クールな御曹司と溺愛マリアージュ
「失礼します」
会議開始の五分前になると、ぞろぞろと社員が入ってきた。
誰かが入ってくる度に不安でドクドクと心臓が鳴り、来るな来るなと心の中で唱えるけれど……。
「お疲れさまです」
うしろにあるドアから聞こえた声に、ビクッと体が反応した。
聞き覚えのある声、だけどもう二年以上も聞いていないのだから、間違いだという可能性だってある。
「はいお疲れさま。じゃー始めようか」
最後に社長が入ってくると、全員が立ち上がってお辞儀をした。
私は顔を隠すように俯き、席に座る。
会議が始まりメモを取る為のボールペンを握ったまま、私は他の人を見ないようにと前に立った企画部部長の顔をひたすら見つめた。
「……ということで、品川にある〇〇ホテルのチャペルをデザインするというのが今回のコンペの企画です」
チャペルか……。
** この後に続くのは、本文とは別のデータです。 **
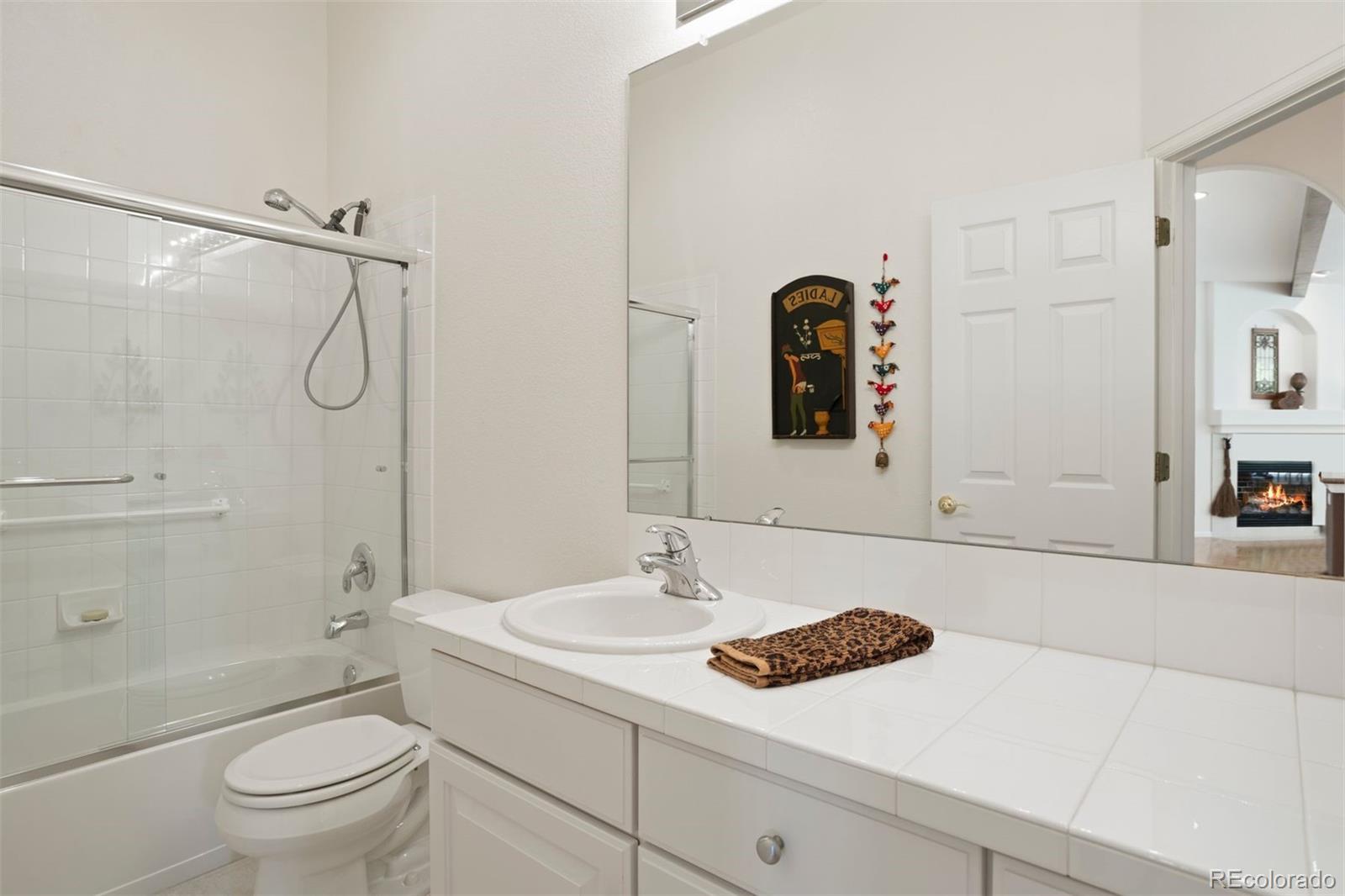 MLS Image #26 for 1021  berganot trail,castle pines, Colorado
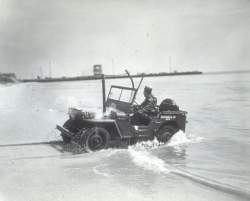 40388 B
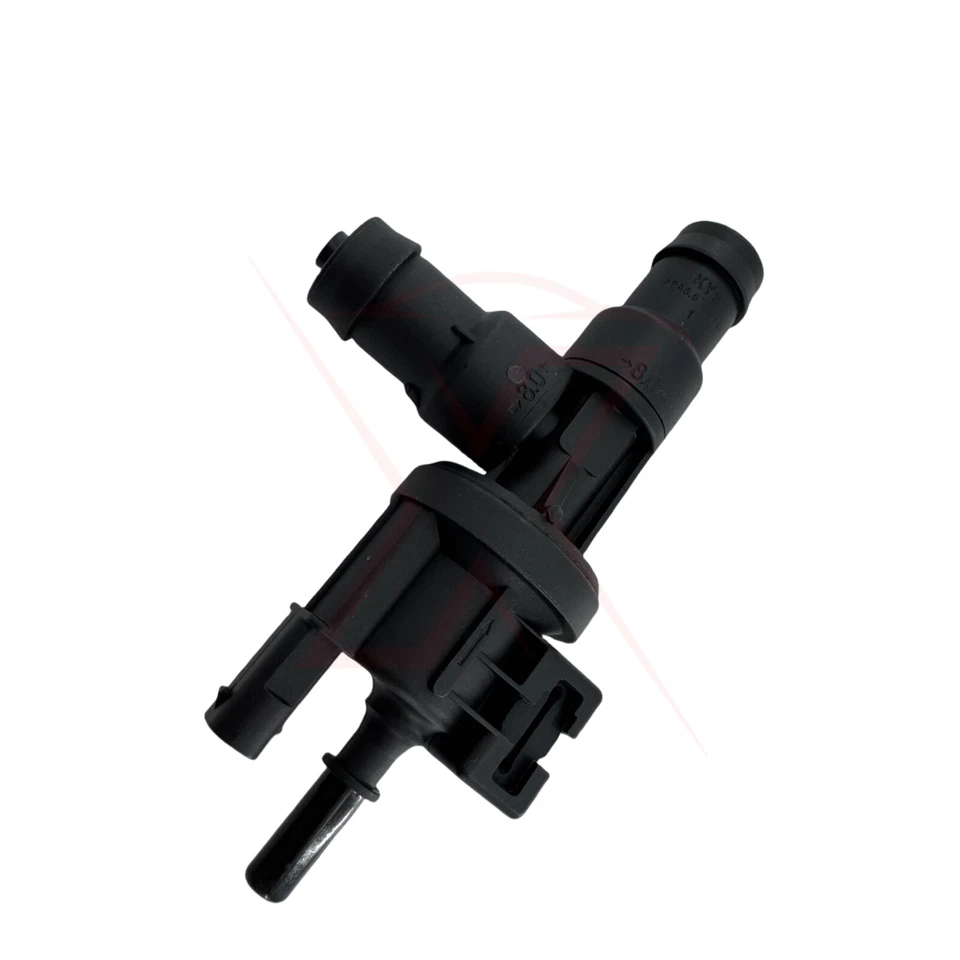 Fuel Tank Vent Valve for 2016-2020 BMW 230i 320i 330i 330e 430i 530i 13907643106 - Image 4 of 4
佐伯さんや拓海さん、成瀬君ならどんなデザインを考えるんだろう。
「ワームデザインさんは勿論のこと、ワームからもデザインを出品することになったので、今回合同で会議という形になりました」
隣にいる佐伯さんは資料を眺めながら話を聞いていて、その横顔は相変わらず綺麗だ。
もう頭の中では既になにか浮かんでいるんだろうか。
「三十六階という場所も、デザインする上で重要になってくるでしょう」
部長からの説明が約四十分続き、その後ようやくワームの社長が口を開いた。
今まではフランクでオヤジギャグが好きな社長くらいにしか思っていなかったけど、佐伯さんのお父さんだと思うと見方が少し変わってしまう。
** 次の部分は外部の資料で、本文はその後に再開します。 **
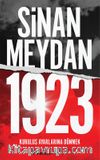 1923 Kuruluş Ayarlarına Dönmek   
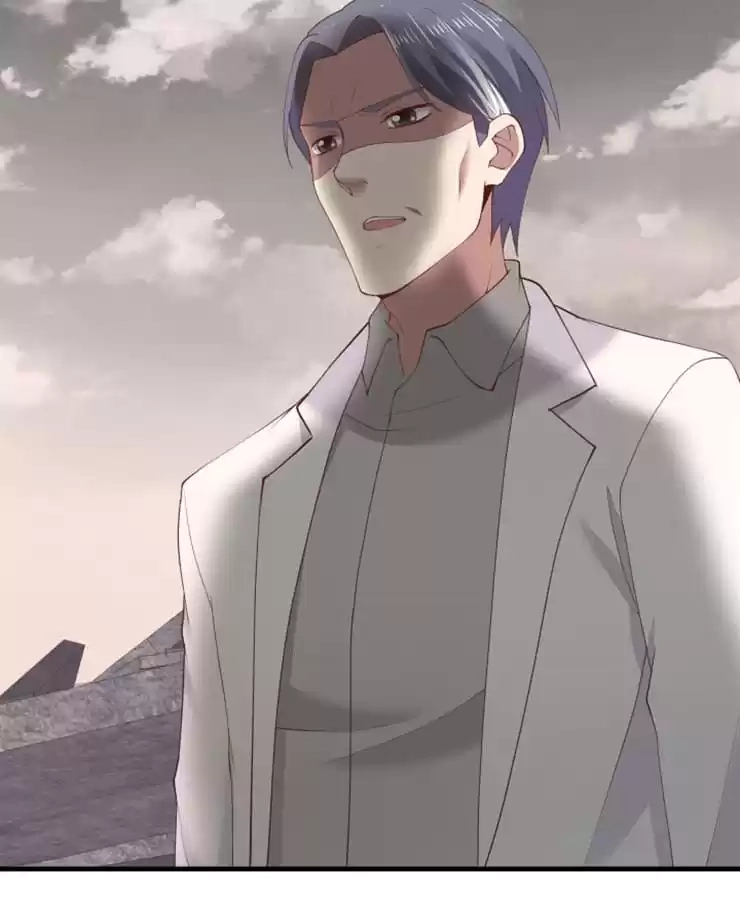 The Devil Plays Games Chapter 72 page 46 - 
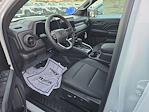 New 2026 Chevrolet Colorado Trail Boss Crew Cab for sale #26C71 - photo 11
佐伯さんは今、どんな気持ちで話を聞いているんだろう。
「初めての空間デザインのコンペになるけど、ワームかワームデザインどちらかが選ばれると私は信じてるぞ。まぁ、出来ればワームに取ってもらいたいが」
ガハハハと大きな口を開けて笑った社長。
いや、笑えませんが……。あなたの息子はワームデザインですよ。
そう心の中で突っ込んで佐伯さんをチラッと見ると、すこしも動揺した様子はなく、表情は最初からずっと変わらない。
さすが佐伯さん。その強い心臓を少し分けてもらいたい気分です。
未だに周りは見られないけど、もしかしたらこの中に……と思うだけで動揺しまくりの私とは正反対だ。